» **Tugas yang diberikan**: Cetak ulang dengan persis bagian teks tentang Widji Paminto Rahayu yang dimulai dari "Ayahnya dulu  bertugas" dan berakhir pada "berpengaruh di Tulungagung.".

» **Teks yang disediakan**:
-*-
Sejarah, Sastra, dan Jurnalis Warga

  • Breaking News

    Thursday, April 7, 2016

    Widji Paminto Rahayu Tokoh Seni Rupa Tulungagung



    salah satu Karya Widji Paminto Rahayu
    Dalam dunia seni Tulungagung, sosok Widji Paminto Rahayu cukup menonjol. Selain memiliki hubungan sangat dekat dengan berbagai kalangan seniman Tulungagung,  pelukis sekaligus penyair ini merupakan pendiri komunitas Seni Rupa BONOROWO, yang dalam perkembangannya mampu menjadi wadah serta sarana komunikasi mempersatukan seniman Tulungagung kususnya Seni Rupa/Lukis. Widji Paminto Rahayu baca sajak lihat :NANG KENE


       

    Ayahnya dulu  bertugas di Departemen Penerangan. Sebagai pegawai di departemen yang menjadi corong masarakat, ayahnya kerap bikin sepanduk. Ayahnya juga menguasai beberapa kesenian seperti ketoprak, ludruk, teater, batik. Barangkali itu darah seni yang sekarang memengaruhi sosok Widji Paminto Rahayu sebagai salah satu seniman berpengaruh di Tulungagung.

    Widji Paminto Rahayu lahir di Tulungagung tahun 1956. Kini tinggal bersama keluarga menempati rumah yang menjadi Galeri Lukis di RT 8 RW 1 Desa dan kecamatan Boyolangu, Tulungagung.

    Galerinya yang bernama Wi-dji Fine Art GALLERY, selama ini kerap menjadi tempat kumpul para seniman Tulungagung bukan hanya kalangan seni rupa tetapi juga dari kalangan sastra, tradisi, musik, fotografi, film, dan lainnya. 

    Wi-dji Fine Art GALLERY
    Selain memajang karya karya Widji Paminto Rahayu, galeri ini terdapat berbagai rupa barang barang antik seperti perahu kayu, kentongan, aneka alat pertanian dan alat menangkap ikan, dan lainnya. Dapat dikatakan, selain berfungsi sebagai galeri lukis, rumah Widji Paminto Rahayu punya potensi dikembangkan sebagai museum desa Boyolangu. Wi-dji Fine Art GALLERY sangat layak menjadi tujuan wisata seni dan budaya di Tulungagung. 

    Widji Paminto Rahayu menikah dengan Indriyati yang berasal dari desa Sumberringin Kidul kecamatan Ngunut Tulungagung. Dari pernikahan itu, Widji Paminto Rahayu memiliki tiga anak, satu perempuan dan dua laki laki. Kini Indriyati menjadi guru TK Wajak Kidul sekaligus sebagai ketua PGTK kecamatan Boyolangu.

    Widji Paminto Rahayu dan lampu Gunawan, lampu legendaris Boyolangu
     
    Tiga anak hasil pernikahannya dengan Indriyati, ternyata tidak ada seorang pun yang mengikuti jejak Widji Paminto Rahayu sebagai seorang seniman. Seluruhnya lebih cenderung menekuni dunia keagamaan atau pesantren. Semua anaknya lulusan pondok pesantren. Sangat jauh berbeda dengan dirinya yang berasal dari jalur seni.
-*-
» **Data yang disediakan**:
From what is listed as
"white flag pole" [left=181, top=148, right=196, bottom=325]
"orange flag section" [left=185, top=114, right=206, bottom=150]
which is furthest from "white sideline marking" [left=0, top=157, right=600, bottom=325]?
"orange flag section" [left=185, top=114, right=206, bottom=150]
-*-
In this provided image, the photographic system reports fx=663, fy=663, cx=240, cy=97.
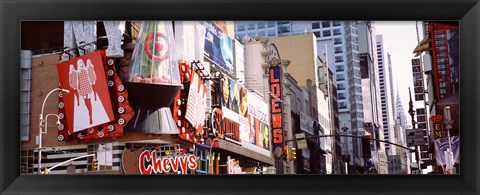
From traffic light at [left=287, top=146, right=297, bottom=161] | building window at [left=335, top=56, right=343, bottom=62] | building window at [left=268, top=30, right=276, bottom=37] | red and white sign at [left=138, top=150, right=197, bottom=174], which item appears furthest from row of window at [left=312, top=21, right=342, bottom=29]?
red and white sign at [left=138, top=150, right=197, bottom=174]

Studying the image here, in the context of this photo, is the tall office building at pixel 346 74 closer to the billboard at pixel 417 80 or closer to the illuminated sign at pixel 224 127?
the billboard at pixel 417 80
-*-
» **Jawaban tugas ini**:
Ayahnya dulu  bertugas di Departemen Penerangan. Sebagai pegawai di departemen yang menjadi corong masarakat, ayahnya kerap bikin sepanduk. Ayahnya juga menguasai beberapa kesenian seperti ketoprak, ludruk, teater, batik. Barangkali itu darah seni yang sekarang memengaruhi sosok Widji Paminto Rahayu sebagai salah satu seniman berpengaruh di Tulungagung.